··· Dokument

Bild: Sie zeigt ihre Liebe zur Fotografie
Leute wie Anna Spindelndreier erweitern den Blick. Mit ihrer Arbeit als
Fotografin und als Bildredakteurin versucht sie, aufzuklären und auf
Missstände aufmerksam zu machen.
Draußen: Im Dortmunder Stadtteil Kreuzviertel sehe es ein bisschen wie in
Frankreich oder wie in Berlin-Prenzlauer Berg aus, sagt Anna
Spindelndreier: viel Grün, Villen, Altbauten, kleine Cafés, Familien mit
Kindern, Künstler*innen, Vinotheken und kleine Restaurants. Die Straße vor
dem Altbau, in dem sie wohnt, ist von Bäumen gesäumt. An diesem
Samstagnachmittag regnet es, die Autos rauschen auf der nassen Straße
vorbei. Als die Sonne wieder rauskommt, werden die Pfützen zu
Scheinwerfern, die weißen Hortensien glänzen. „Es ist wie eine Bubble“,
sagt Anna Spindelndreier. „Ich habe hier alles und brauche den Kiez gar
nicht zu verlassen.“ Unweit und das Altstadtflair kontrastierend ist das
Westfalenstadion des BVB. „Tempel“ nennen es viele Fans. „Amor“ – „…
liest man auf einer Wand als Graffiti.

······
··· Dargestellte Zeilen

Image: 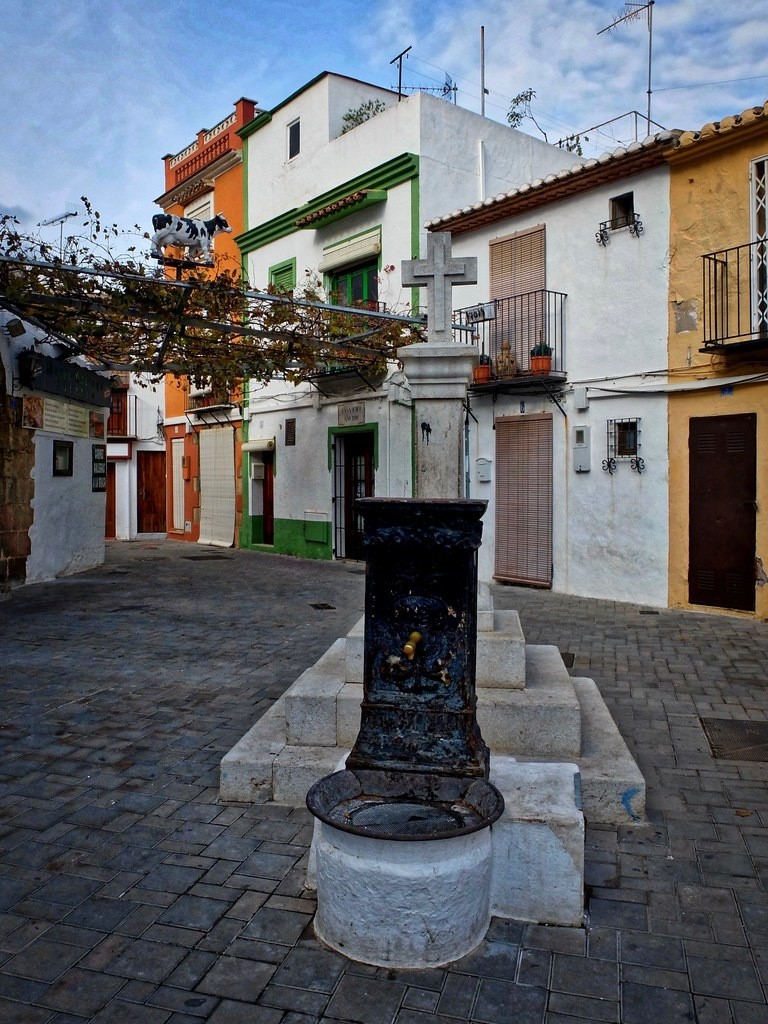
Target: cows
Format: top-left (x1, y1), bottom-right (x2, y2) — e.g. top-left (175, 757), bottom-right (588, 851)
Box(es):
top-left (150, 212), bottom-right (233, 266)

······
··· Dargestellte Zeilen

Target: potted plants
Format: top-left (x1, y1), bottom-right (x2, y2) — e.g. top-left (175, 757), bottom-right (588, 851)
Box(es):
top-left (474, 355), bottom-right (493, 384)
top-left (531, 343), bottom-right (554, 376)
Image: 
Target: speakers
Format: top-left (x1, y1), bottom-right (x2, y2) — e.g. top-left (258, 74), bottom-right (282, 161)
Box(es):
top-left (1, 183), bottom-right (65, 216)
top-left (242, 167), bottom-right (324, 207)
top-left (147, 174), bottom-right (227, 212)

······

Aufgaben:
1: Wiederholen Sie wortgetreu den Abschnitt aus dem Text über Anna Spindelndreier, der mit den Worten „Bild: Sie zeigt“ einsetzt und mit „aufmerksam zu machen.“ schließt.
2: Beantworten Sie anhand des Textes über Anna Spindelndreier:
(a) In welchen beiden Funktionen arbeitet Anna Spindelndreier?
(b) Welcher Dortmunder Stadtteil wird beschrieben?
(c) Wie nennen viele Fans das Westfalenstadion?
3: Führen Sie den Text über Anna Spindelndreier im Anschluss an seinen letzten Satz weiter.
Die Zeilen stammen aus einer anderen Quelle als der Text über Anna Spindelndreier.

Lösungen:
1:
Bild: Sie zeigt ihre Liebe zur Fotografie
Leute wie Anna Spindelndreier erweitern den Blick. Mit ihrer Arbeit als
Fotografin und als Bildredakteurin versucht sie, aufzuklären und auf
Missstände aufmerksam zu machen.

2:
(a) Als Fotografin und als Bildredakteurin.
(b) Das Kreuzviertel.
(c) „Tempel“.

3:
Drinnen: „Willkommen in meinem kleinen Reich“, sagt Spindelndreier und
schaltet die Kaffeemaschine an. Alle Fenster der Küche und des Wohnzimmers
gehen zur Straße. Im Sommer hat sie Vormittagssonne. Sie scheine zwischen
den Bäumen, das sei schön. Die Wohnung ist schlicht, es hängen kaum Bilder
an den Wänden. „Ich mag es, auf die weißen leeren Wände zu schauen.“
Spindelndreier ist Fotografin. Würde sie Landschaften fotografieren, würde
sie vielleicht mehr aufhängen. So gibt es nur ein Foto von Palmen, das in
San Diego, USA, entstanden ist, als Spindelndreier für ihr Buch „Sit ‚N‘
Skate“ einen der besten Rollstuhl-Skater fotografierte. Außerdem stehen
einige Bücher von Annie Leibovitz, ihrer Lieblingsfotografin, in einem
Regal. Dazu einige Zimmerpflanzen und auf der Kommode als Deko ein
Blumenkranz und alte Kameras, eine Polaroid, eine Mamiya.
Anfänge: An ihr allererstes Bild erinnert sich die 36-Jährige nicht. „Es
muss eines von diesen gewesen sein.“ Sie kramt in einer kleine Kiste und
zeigt ein Foto ihrer Kommunion, auf dem ihr Bruder und ihre Cousins und
Cousinen ernst in die Kamera schauen. Sie machte das Foto mit ihrer ersten
Kamera, einem Geschenk des Patenonkels. Sie war damals neun, die Kamera
funktioniert heute noch. Fotos von Klassenfahrten, Ferienlager und
Skiausflügen liegen auch in der kleinen Kiste. Dann zeigt Anna
Spindelndreier andere Bilder: Kirchen und Museen, Landschaften und
Sonnenuntergänge. „Ganz viele Sonnenuntergänge“, sagt sie. Es war ihr
Vater, der das Interesse an der Fotografie bei ihr weckte. Er war Verleger,
hatte einen Leuchttisch, wo er sich durch eine Lupe Dias anschaute, die er
für die Bücher bekam. Es seien wunderschöne Abbildungen der Natur gewesen.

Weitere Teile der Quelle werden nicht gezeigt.